### The task
Write out the lines of the records from the one containing "width: 100px;" to the very last, keeping each exactly as it is.

### Data extracted from a collection
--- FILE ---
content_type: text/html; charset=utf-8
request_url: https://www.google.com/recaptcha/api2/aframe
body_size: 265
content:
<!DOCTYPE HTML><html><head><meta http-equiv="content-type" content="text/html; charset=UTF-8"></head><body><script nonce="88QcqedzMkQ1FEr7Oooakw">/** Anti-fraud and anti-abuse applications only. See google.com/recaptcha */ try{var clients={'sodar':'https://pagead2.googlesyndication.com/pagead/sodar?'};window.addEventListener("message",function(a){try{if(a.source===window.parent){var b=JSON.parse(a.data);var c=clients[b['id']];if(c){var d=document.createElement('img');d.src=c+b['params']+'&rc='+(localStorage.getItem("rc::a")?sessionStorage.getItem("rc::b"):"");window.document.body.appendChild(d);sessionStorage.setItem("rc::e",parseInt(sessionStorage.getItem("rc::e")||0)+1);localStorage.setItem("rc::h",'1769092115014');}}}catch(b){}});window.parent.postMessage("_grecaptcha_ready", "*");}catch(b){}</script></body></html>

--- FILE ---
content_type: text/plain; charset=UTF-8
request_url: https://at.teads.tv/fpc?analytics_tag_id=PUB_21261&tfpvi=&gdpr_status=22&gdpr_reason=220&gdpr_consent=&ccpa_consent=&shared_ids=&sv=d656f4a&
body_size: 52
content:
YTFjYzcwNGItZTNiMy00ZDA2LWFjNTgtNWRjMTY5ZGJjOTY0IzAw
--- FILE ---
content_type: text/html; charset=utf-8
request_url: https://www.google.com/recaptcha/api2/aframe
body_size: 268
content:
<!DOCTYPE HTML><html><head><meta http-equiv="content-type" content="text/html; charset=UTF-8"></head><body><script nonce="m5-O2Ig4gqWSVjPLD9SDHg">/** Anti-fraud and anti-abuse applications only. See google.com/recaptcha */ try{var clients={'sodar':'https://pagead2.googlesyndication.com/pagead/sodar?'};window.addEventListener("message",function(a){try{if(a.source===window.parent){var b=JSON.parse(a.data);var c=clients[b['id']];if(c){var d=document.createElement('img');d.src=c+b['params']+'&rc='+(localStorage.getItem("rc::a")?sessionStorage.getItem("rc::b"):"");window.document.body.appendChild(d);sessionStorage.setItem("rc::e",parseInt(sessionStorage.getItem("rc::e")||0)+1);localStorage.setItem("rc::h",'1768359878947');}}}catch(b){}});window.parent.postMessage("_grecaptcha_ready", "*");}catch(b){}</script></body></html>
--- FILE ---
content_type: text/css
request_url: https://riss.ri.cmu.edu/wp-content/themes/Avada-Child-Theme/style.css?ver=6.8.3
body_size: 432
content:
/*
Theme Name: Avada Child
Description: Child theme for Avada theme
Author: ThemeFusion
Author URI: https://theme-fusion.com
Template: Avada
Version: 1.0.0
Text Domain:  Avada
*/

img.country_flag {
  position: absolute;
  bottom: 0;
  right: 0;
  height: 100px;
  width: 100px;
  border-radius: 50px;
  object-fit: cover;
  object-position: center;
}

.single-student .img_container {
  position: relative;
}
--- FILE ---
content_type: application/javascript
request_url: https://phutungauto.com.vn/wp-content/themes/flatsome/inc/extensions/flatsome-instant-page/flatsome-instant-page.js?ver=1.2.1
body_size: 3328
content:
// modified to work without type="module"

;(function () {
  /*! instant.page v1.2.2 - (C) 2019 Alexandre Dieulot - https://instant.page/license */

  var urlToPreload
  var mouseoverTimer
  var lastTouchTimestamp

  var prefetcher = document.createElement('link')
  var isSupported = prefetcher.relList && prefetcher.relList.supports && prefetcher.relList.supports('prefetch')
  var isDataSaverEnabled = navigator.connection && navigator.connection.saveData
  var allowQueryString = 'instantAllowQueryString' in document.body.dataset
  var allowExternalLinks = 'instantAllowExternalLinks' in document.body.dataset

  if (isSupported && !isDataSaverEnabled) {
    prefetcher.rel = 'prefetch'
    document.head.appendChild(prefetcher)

### Reply
  width: 100px;
  border-radius: 50px;
  object-fit: cover;
  object-position: center;
}

.single-student .img_container {
  position: relative;
}
--- FILE ---
content_type: application/javascript
request_url: https://phutungauto.com.vn/wp-content/themes/flatsome/inc/extensions/flatsome-instant-page/flatsome-instant-page.js?ver=1.2.1
body_size: 3328
content:
// modified to work without type="module"

;(function () {
  /*! instant.page v1.2.2 - (C) 2019 Alexandre Dieulot - https://instant.page/license */

  var urlToPreload
  var mouseoverTimer
  var lastTouchTimestamp

  var prefetcher = document.createElement('link')
  var isSupported = prefetcher.relList && prefetcher.relList.supports && prefetcher.relList.supports('prefetch')
  var isDataSaverEnabled = navigator.connection && navigator.connection.saveData
  var allowQueryString = 'instantAllowQueryString' in document.body.dataset
  var allowExternalLinks = 'instantAllowExternalLinks' in document.body.dataset

  if (isSupported && !isDataSaverEnabled) {
    prefetcher.rel = 'prefetch'
    document.head.appendChild(prefetcher)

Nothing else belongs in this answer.